Exercise objective —
Will you output all of the data below exactly, omitting the images?

Material for this task —

------

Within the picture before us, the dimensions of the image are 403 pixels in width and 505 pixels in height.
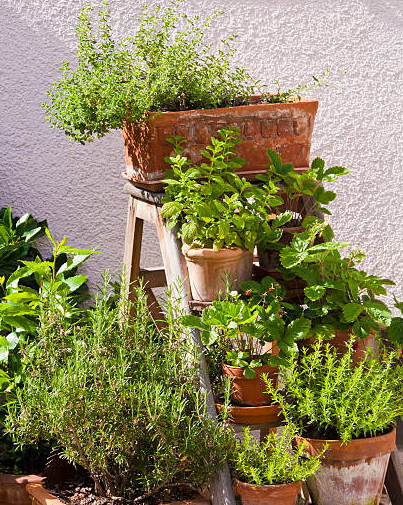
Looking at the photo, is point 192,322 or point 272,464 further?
point 192,322

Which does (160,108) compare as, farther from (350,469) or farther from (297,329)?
(350,469)

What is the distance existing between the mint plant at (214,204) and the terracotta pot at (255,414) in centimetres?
51

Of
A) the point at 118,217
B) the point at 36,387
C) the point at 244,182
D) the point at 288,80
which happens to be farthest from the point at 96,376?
the point at 288,80

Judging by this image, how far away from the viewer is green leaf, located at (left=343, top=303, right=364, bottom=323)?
8.13 feet

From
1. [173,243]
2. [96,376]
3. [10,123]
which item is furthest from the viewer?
[10,123]

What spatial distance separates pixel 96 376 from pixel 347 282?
2.87 feet

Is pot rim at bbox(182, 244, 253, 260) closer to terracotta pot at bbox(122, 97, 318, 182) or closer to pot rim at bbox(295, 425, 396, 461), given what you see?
terracotta pot at bbox(122, 97, 318, 182)

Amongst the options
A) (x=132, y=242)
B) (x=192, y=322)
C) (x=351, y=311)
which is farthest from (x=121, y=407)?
(x=132, y=242)

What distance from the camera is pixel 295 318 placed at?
2.56 meters

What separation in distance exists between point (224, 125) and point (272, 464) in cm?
113

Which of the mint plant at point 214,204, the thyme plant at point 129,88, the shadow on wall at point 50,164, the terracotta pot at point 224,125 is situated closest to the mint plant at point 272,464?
the mint plant at point 214,204

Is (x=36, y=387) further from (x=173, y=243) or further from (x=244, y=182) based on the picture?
(x=244, y=182)

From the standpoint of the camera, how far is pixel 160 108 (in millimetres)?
2721

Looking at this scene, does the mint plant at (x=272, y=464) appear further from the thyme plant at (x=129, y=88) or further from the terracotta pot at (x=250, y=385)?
the thyme plant at (x=129, y=88)
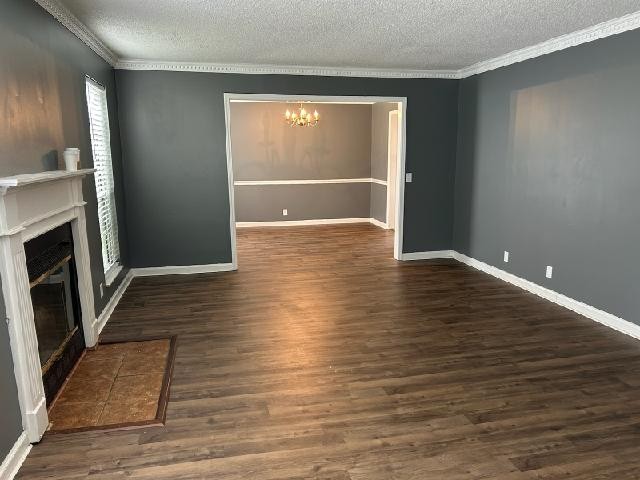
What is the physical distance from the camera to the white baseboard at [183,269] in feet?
19.1

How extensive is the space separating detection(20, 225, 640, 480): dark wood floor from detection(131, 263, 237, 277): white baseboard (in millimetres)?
691

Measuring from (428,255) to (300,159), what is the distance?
3760 millimetres

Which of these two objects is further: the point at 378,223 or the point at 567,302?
the point at 378,223

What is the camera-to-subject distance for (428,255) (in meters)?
6.62

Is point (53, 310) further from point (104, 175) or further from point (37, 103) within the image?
point (104, 175)

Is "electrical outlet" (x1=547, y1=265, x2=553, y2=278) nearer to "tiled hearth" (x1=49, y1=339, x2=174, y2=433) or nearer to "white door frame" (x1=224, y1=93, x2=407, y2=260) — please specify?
"white door frame" (x1=224, y1=93, x2=407, y2=260)

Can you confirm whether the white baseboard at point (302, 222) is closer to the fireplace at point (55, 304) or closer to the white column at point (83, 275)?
the white column at point (83, 275)

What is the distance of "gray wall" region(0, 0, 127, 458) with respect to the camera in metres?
2.39

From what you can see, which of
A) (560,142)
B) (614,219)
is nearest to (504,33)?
(560,142)

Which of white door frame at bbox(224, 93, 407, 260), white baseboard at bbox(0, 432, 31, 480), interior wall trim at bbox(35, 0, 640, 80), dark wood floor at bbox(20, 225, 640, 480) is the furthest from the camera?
white door frame at bbox(224, 93, 407, 260)

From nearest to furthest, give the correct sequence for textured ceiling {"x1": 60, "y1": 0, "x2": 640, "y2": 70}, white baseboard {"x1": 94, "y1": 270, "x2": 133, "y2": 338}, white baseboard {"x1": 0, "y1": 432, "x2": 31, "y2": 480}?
white baseboard {"x1": 0, "y1": 432, "x2": 31, "y2": 480}
textured ceiling {"x1": 60, "y1": 0, "x2": 640, "y2": 70}
white baseboard {"x1": 94, "y1": 270, "x2": 133, "y2": 338}

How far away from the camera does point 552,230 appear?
15.4ft

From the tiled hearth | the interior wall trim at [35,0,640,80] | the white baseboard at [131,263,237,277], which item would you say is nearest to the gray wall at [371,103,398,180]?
the interior wall trim at [35,0,640,80]

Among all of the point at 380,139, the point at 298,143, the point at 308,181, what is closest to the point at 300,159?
the point at 298,143
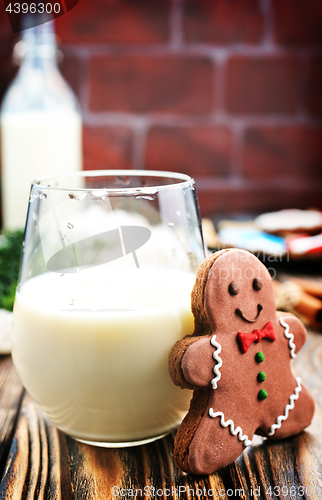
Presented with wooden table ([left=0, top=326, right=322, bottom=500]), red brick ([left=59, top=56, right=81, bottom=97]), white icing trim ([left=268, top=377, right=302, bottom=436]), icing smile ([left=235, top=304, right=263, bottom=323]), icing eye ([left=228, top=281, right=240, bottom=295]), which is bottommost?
wooden table ([left=0, top=326, right=322, bottom=500])

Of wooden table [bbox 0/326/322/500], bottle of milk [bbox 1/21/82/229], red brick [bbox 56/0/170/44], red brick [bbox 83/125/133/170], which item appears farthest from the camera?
red brick [bbox 83/125/133/170]

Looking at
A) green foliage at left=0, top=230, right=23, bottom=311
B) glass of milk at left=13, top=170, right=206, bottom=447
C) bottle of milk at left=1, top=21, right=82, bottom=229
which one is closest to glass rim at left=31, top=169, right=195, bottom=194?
glass of milk at left=13, top=170, right=206, bottom=447

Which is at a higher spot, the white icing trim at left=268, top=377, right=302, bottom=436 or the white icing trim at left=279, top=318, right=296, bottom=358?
the white icing trim at left=279, top=318, right=296, bottom=358

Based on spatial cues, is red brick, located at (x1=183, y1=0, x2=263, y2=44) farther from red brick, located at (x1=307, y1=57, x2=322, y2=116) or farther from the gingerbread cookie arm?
the gingerbread cookie arm

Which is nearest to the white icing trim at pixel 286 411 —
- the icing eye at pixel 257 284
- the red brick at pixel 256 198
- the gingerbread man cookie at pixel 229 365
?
the gingerbread man cookie at pixel 229 365

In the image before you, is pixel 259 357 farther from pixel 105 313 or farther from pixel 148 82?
pixel 148 82

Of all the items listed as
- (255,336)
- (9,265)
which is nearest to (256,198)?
(9,265)
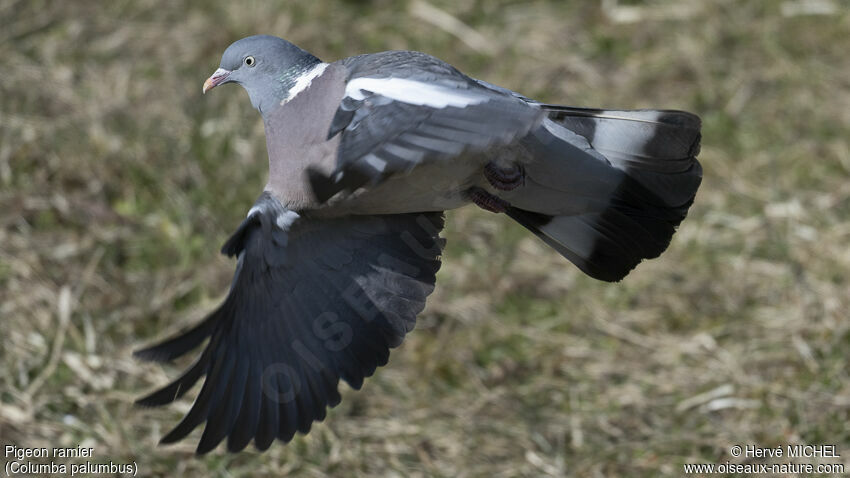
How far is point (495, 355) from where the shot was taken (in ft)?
13.5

------

Written answer —
Within the picture before us, the dimensions of the image are 403 pixels in width and 505 pixels in height.
Looking at the photo, is point 192,322 or point 272,464 further?
point 192,322

Which does (160,108) compare as, farther from (350,469) or farther from (297,329)?
(350,469)

What is the distance existing between the mint plant at (214,204) and the terracotta pot at (255,414) in centimetres?
51

Of
A) the point at 118,217
B) the point at 36,387
C) the point at 244,182
D) the point at 288,80
which happens to be farthest from the point at 96,376?
the point at 288,80

Judging by this image, how far away from the viewer is green leaf, located at (left=343, top=303, right=364, bottom=323)?
8.13 feet

From
1. [173,243]
2. [96,376]
3. [10,123]
which item is furthest from the viewer?
[10,123]

What spatial distance separates pixel 96 376 from pixel 347 282?
2.87 feet

Is pot rim at bbox(182, 244, 253, 260) closer to terracotta pot at bbox(122, 97, 318, 182) or closer to pot rim at bbox(295, 425, 396, 461), given what you see?
terracotta pot at bbox(122, 97, 318, 182)

Amongst the options
A) (x=132, y=242)
B) (x=192, y=322)
C) (x=351, y=311)
which is farthest from (x=121, y=407)?
(x=132, y=242)

What distance from the camera is pixel 295 318 placed at?
2.56 meters

What separation in distance exists between point (224, 125) and point (272, 464) in cm?
113

Which of the mint plant at point 214,204, the thyme plant at point 129,88, the shadow on wall at point 50,164, the terracotta pot at point 224,125 is situated closest to the mint plant at point 272,464?
the mint plant at point 214,204

Is (x=36, y=387) further from (x=173, y=243) or further from (x=244, y=182) based on the picture?
(x=244, y=182)

From the standpoint of the camera, how far is pixel 160 108 (in millimetres)?
2721

Looking at this scene, does the mint plant at (x=272, y=464) appear further from the thyme plant at (x=129, y=88) or further from the terracotta pot at (x=250, y=385)?
the thyme plant at (x=129, y=88)
What is the physical distance from the camera to the white baseboard at [183,269] in feet?
19.1

How extensive is the space separating detection(20, 225, 640, 480): dark wood floor from detection(131, 263, 237, 277): white baseboard (in millimetres)?
691

Measuring from (428,255) to (300,159), what is the distance?
3760 millimetres

Which of these two objects is further: the point at 378,223 or the point at 567,302?
the point at 378,223

What is the camera-to-subject distance for (428,255) (in meters)?
6.62

Is point (53, 310) further from point (104, 175) or further from point (37, 103) within the image?
point (104, 175)

Is "electrical outlet" (x1=547, y1=265, x2=553, y2=278) nearer to "tiled hearth" (x1=49, y1=339, x2=174, y2=433) or nearer to "white door frame" (x1=224, y1=93, x2=407, y2=260) — please specify?
"white door frame" (x1=224, y1=93, x2=407, y2=260)

Can you confirm whether the white baseboard at point (302, 222) is closer to the fireplace at point (55, 304) or closer to the white column at point (83, 275)?
the white column at point (83, 275)

What is the distance of "gray wall" region(0, 0, 127, 458) with respect to the camera in metres?
2.39

From what you can see, which of
A) (560,142)
B) (614,219)
is nearest to (504,33)?
(560,142)

Which of white door frame at bbox(224, 93, 407, 260), white baseboard at bbox(0, 432, 31, 480), interior wall trim at bbox(35, 0, 640, 80), dark wood floor at bbox(20, 225, 640, 480) is the furthest from the camera?
white door frame at bbox(224, 93, 407, 260)

From nearest to furthest, give the correct sequence for textured ceiling {"x1": 60, "y1": 0, "x2": 640, "y2": 70}, white baseboard {"x1": 94, "y1": 270, "x2": 133, "y2": 338}, white baseboard {"x1": 0, "y1": 432, "x2": 31, "y2": 480}?
white baseboard {"x1": 0, "y1": 432, "x2": 31, "y2": 480}
textured ceiling {"x1": 60, "y1": 0, "x2": 640, "y2": 70}
white baseboard {"x1": 94, "y1": 270, "x2": 133, "y2": 338}

How far away from the camera does point 552,230 appear?
15.4ft

From the tiled hearth | the interior wall trim at [35,0,640,80] | the white baseboard at [131,263,237,277], which item would you say is nearest to the gray wall at [371,103,398,180]?
the interior wall trim at [35,0,640,80]

Among all of the point at 380,139, the point at 298,143, the point at 308,181, what is closest to the point at 300,159?
the point at 298,143
Presented with wooden table ([left=0, top=326, right=322, bottom=500]), red brick ([left=59, top=56, right=81, bottom=97]), white icing trim ([left=268, top=377, right=302, bottom=436]), icing smile ([left=235, top=304, right=263, bottom=323]), icing eye ([left=228, top=281, right=240, bottom=295]), which is bottommost?
wooden table ([left=0, top=326, right=322, bottom=500])

Of wooden table [bbox 0/326/322/500], bottle of milk [bbox 1/21/82/229], red brick [bbox 56/0/170/44], red brick [bbox 83/125/133/170], which item appears farthest from the camera?
red brick [bbox 83/125/133/170]

Looking at
A) green foliage at left=0, top=230, right=23, bottom=311
B) glass of milk at left=13, top=170, right=206, bottom=447
C) bottle of milk at left=1, top=21, right=82, bottom=229
which one is closest to glass rim at left=31, top=169, right=195, bottom=194?
glass of milk at left=13, top=170, right=206, bottom=447

Which is at a higher spot, the white icing trim at left=268, top=377, right=302, bottom=436 or the white icing trim at left=279, top=318, right=296, bottom=358?
the white icing trim at left=279, top=318, right=296, bottom=358

Based on spatial cues, is red brick, located at (x1=183, y1=0, x2=263, y2=44) farther from red brick, located at (x1=307, y1=57, x2=322, y2=116) or farther from the gingerbread cookie arm?
the gingerbread cookie arm

Which is nearest to the white icing trim at pixel 286 411 —
- the icing eye at pixel 257 284
- the red brick at pixel 256 198
- the gingerbread man cookie at pixel 229 365
?
the gingerbread man cookie at pixel 229 365

In the image before you, is pixel 259 357 farther from pixel 105 313 or farther from pixel 148 82?
pixel 148 82

Of all the items listed as
- (255,336)
- (9,265)
which is nearest to (256,198)?
(9,265)
How far is point (495, 355) from where the shot was taken (in ft)?
13.5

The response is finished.